Educação e inspiração
Foi o interesse precoce pelo ensino que levou Ethel a enveredar pela carreira científica. Ainda criança, costumava montar uma escola no galpão de casa e ali brincava de dar aula para os amigos. Não à toa, tem na figura de uma professora sua inspiração para fazer ciência e encontra em seus alunos o estímulo para o trabalho.
“As dificuldades financeiras e estruturais que enfrentamos para desenvolver pesquisas de qualidade em nosso país nos fazem pensar se realmente vale a pena. A minha motivação vem dos meus alunos. Vê-los com brilho nos olhos quando encontram um
bom resultado, ver que eles têm interesse pelas minhas propostas, isso é o que mais me estimula. São eles que dão sentido a todo esse esforço.” Sem esconder a emoção, Ethel completa: “Assim como a minha professora me inspirou, também quero que meus alunos tenham essa admiração por mim e despertem essa mesma paixão que eu tenho pela pesquisa.”

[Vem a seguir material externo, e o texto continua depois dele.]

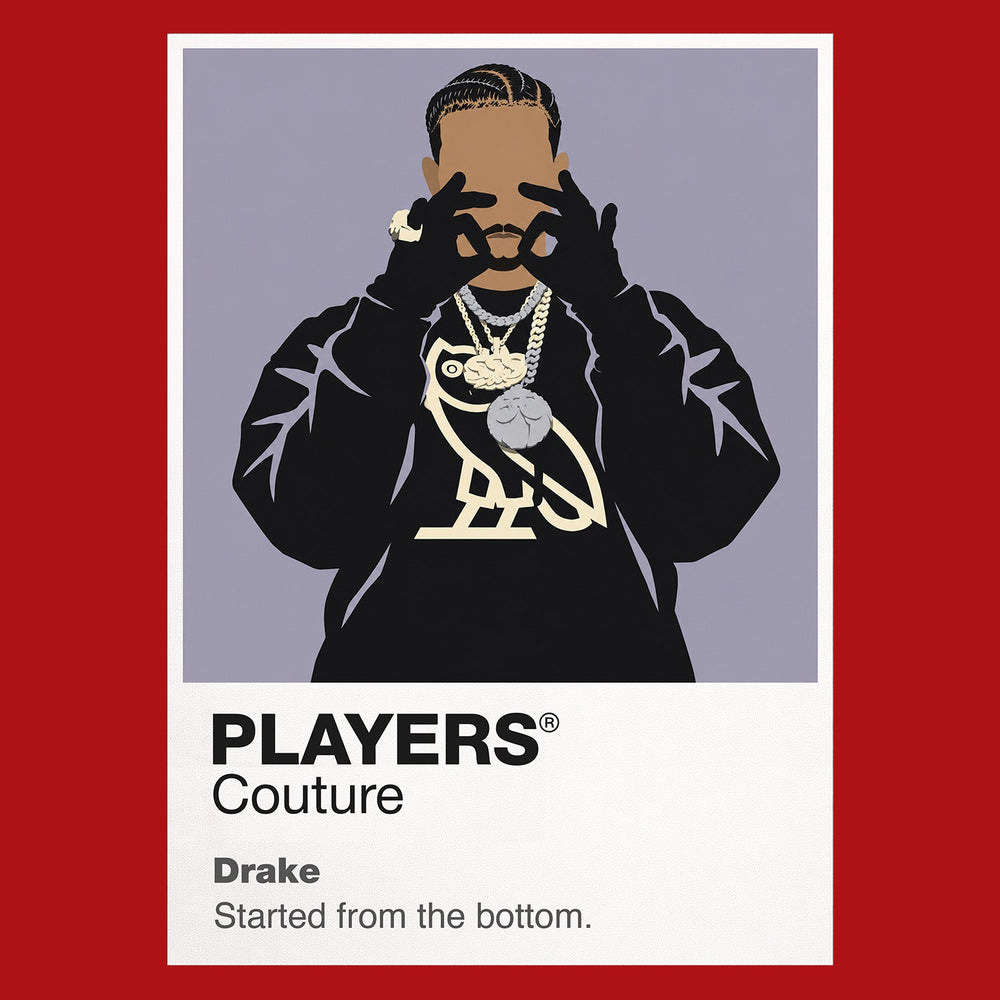 Drake the understated OVO-era silhouette associated with Toronto rap culture Icon Frame artwork in red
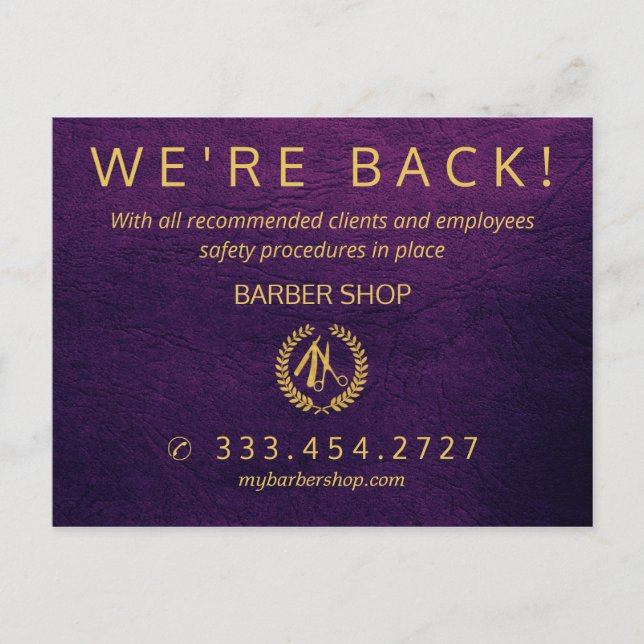 Gran reapertura de la invitación de salón de barba (Anverso)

A professora inspiradora, no caso, é Cristina Wayne Nogueira, do Departamento de Bioquímica e Biologia Molecular da Universidade Federal de Santa Maria, no Rio Grande do Sul. Foi nessa instituição que Ethel fez toda a sua formação, desde a graduação em licenciatura em química até o doutorado em bioquímica toxicológica, sempre orientada por Cristina. “Eu brinco que ela continua sendo minha orientadora, porque ela é um exemplo para mim. Ela tem uma paixão muito grande pelo que faz. Então a gente acaba se contagiando por essa paixão pela pesquisa e pela atividade de orientar alunos”.
Além disso, Cristina também é mulher. “É muito importante ter mais cientistas mulheres para estimular mais mulheres a se tornarem cientistas”, destaca Ethel. Daí a importância do prêmio. A bioquímica também ressalta que a premiação é uma boa oportunidade para mostrar à sociedade o que essas pesquisadoras fazem, “para que seus trabalhos sejam valorizados e que isso reverta em mais atenção para a ciência nacional”.

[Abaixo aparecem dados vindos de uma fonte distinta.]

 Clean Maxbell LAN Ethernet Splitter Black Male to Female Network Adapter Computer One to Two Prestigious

Em tempos de cortes orçamentários drásticos no setor de ciência, Ethel comemora os recursos que vêm com o prêmio, que servirão para comprar reagentes e melhorar a estrutura do seu laboratório. “Meus alunos já têm uma lista bem grande, mas teremos que usar a verba com muita calma, porque não sabemos o que vem por aí.”
Essa visão administrativa vem se impondo cada vez mais na carreira de Ethel, já bastante tomada pela pesquisa e docência. Além de estar à frente do LaFarBio e de ser coordenadora adjunta do Programa de Pós-graduação em Bioquímica e Bioprospecção (PPGBBio), também atua como chefe do Biotério Central da UFPel.